(Listed records)
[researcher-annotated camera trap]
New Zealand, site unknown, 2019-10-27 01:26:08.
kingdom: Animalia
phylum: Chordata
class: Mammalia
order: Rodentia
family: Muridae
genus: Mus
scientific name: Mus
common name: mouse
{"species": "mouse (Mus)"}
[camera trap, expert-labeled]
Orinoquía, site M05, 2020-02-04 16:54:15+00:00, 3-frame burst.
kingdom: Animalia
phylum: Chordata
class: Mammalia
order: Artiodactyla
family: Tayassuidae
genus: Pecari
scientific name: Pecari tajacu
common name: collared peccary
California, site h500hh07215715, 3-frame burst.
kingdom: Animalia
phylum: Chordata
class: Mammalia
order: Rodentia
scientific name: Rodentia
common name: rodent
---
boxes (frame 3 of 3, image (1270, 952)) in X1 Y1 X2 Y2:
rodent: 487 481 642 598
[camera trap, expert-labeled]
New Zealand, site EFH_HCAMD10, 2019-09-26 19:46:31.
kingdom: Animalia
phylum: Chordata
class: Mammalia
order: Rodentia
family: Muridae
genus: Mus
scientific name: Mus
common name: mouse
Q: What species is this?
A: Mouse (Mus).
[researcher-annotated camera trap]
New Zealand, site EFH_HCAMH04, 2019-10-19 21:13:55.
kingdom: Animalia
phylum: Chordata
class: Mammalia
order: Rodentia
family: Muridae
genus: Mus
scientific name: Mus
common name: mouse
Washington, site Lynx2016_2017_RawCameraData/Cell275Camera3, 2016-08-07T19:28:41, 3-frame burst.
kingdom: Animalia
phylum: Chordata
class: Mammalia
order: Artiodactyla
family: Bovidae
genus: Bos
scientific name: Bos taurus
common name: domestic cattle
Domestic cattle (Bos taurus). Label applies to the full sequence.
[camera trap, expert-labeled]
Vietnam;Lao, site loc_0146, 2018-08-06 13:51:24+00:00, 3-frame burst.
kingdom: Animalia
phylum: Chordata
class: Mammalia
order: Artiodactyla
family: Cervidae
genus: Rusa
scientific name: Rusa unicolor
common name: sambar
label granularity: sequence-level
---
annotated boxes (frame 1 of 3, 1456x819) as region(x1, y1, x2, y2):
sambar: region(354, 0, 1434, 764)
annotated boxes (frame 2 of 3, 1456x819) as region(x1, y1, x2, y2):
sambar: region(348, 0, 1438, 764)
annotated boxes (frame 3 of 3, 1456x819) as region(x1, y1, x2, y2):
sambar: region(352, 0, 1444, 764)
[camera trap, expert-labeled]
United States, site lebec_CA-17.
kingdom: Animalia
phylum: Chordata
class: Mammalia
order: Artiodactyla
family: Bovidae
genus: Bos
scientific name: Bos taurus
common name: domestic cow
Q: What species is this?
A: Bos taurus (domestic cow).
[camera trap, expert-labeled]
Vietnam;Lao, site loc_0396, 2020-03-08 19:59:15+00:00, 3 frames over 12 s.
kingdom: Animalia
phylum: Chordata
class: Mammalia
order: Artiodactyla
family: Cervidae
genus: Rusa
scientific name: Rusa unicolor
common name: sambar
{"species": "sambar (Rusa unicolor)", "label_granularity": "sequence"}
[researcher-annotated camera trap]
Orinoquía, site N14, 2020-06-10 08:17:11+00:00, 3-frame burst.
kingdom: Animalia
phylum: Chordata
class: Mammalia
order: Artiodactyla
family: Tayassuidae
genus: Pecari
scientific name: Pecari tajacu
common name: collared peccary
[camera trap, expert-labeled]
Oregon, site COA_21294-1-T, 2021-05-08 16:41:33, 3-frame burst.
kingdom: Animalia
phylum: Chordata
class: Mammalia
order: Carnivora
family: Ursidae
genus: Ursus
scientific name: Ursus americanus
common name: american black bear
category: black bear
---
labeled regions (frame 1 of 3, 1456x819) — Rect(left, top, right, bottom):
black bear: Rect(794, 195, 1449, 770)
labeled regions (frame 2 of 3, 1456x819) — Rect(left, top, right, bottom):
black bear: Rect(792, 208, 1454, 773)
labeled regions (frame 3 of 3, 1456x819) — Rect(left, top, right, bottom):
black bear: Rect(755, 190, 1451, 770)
(End Listed records)
— Work task —
In how many lines of the listing does the word "Vietnam" appear? Give the number by itself.

— Output for this task —
2